Data Recovery Service overview

The Data Recovery Service (DRS) is a microservice in CDP Private Cloud Data Services. It allows you to back up and restore Kubernetes namespaces and resources on both Embedded Container Service (ECS) and OpenShift Container Platform (OCP) for a few services such as Control Plane and Cloudera Data Warehouse (CDW).

The following sections discuss how to back up and restore Control Plane in detail. You can contact your Cloudera account team to determine whether your CDP service supports DRS, and if so, which components of DRS are being supported.

Cloudera recommends that you create a backup of your Kubernetes namespace before a maintenance activity, before you upgrade, or in general, as a best practice.

Role required: PowerUser

By default, DRS is located in the [***CDP_INSTALLATION_NAMESPACE***]-drs namespace. For example, if the CDP Private Cloud Data Services installation is located in the cdp namespace, the drs namespace is automatically named cdp-drs. If you have multiple CDP Private Cloud Data Services installations (as in OCP), DRS is named accordingly.

When you initiate the backup event in the Backup and Restore Manager for Control Plane, DRS takes a backup of the following resources and data:
  • Kubernetes resources associated with the cdp namespace and the embedded vault namespaces of the Control Plane in CDP Private Cloud Data Services. The resources include deployment-related information, stateful sets, secrets, and configmaps.
  • Data used by the stateful pods, such as the data in the embedded database and Kubernetes persistent volume claim.
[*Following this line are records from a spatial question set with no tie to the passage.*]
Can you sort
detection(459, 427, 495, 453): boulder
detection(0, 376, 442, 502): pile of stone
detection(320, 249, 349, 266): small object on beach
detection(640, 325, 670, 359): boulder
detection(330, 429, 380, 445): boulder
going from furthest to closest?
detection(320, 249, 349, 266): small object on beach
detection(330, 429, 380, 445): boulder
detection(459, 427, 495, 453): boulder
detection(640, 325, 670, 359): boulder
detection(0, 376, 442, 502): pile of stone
Available methods to back up and restore environment

The following methods are available to back up and restore your environment:

DRS automatic backups
Starting from CDP Private Cloud Data Services 1.5.4, DRS automatic back ups for Control Plane, CDW, and Cloudera Data Engineering (CDE) are enabled by default on ECS clusters for new installations or after cluster upgrade to version 1.5.4 or higher.
You can disable this option, if required. You can also configure the external storage in Longhorn for ECS, and then initiate the DRS automatic backup to it. For more information, see DRS automatic backups.
Service-specific CDP CLI options
You can use the CDP CLI options to back up and restore namespaces for Control Plane and CDW.
For the list of available CDP CLI options that you can use for backup and restore purposes, see drscp and dw.
Backup and Restore Manager
You can back up and restore namespaces for Control Plane and CDW on the Backup and Restore Manager page.
To access this page, click the CDP Private Cloud Data Services Management Console > Dashboard > Backup Overview > View Details option. For more information, see Access Backup and Restore Manager.

How backup and restore events work in DRS

Backup event
The backup event does not have any downtime impact, and you can backup the Control Plane while it is running.
When you create a backup, DRS:
  1. initiates the backup event or job for the chosen backup entity,

    For example, the Control Plane in CDP Private Cloud Data Services.

  2. assigns an ID called backupCrn to the backup event,

    The backupCRN appears in the CRN column on the Backup and Restore Manager > Backups tab. Click the CRN to view more details about the backup event on the Backup [***NAME OF BACKUP***] modal window.

  3. creates a backup of the persistent volume claim (PVC) snapshots of the Control Plane namespaces and the backup event's PVC.
Restore event
When you start the restore event, DRS:
  1. initiates the restore event for the chosen backup,
  2. assigns an ID called restoreCrn to the restore event,

    The restoreCRN appears as CRN on the Backup and Restore Manager > Restores tab. Click the CRN to view more details about the restore event.

  3. deletes the existing resources and data,

    During this stage of the restore event, the ECS restore vault is sealed and the POD is down which might appear as a failure in the Control Plane environment. After the restore event is complete, the vault and POD are auto-recovered and restored. Depending on the number of resources and data, this step might take a maximum of 10 minutes to complete.

  4. restores the resources and data from the backup.

    The restore event has a downtime impact because the pods and data are recreated.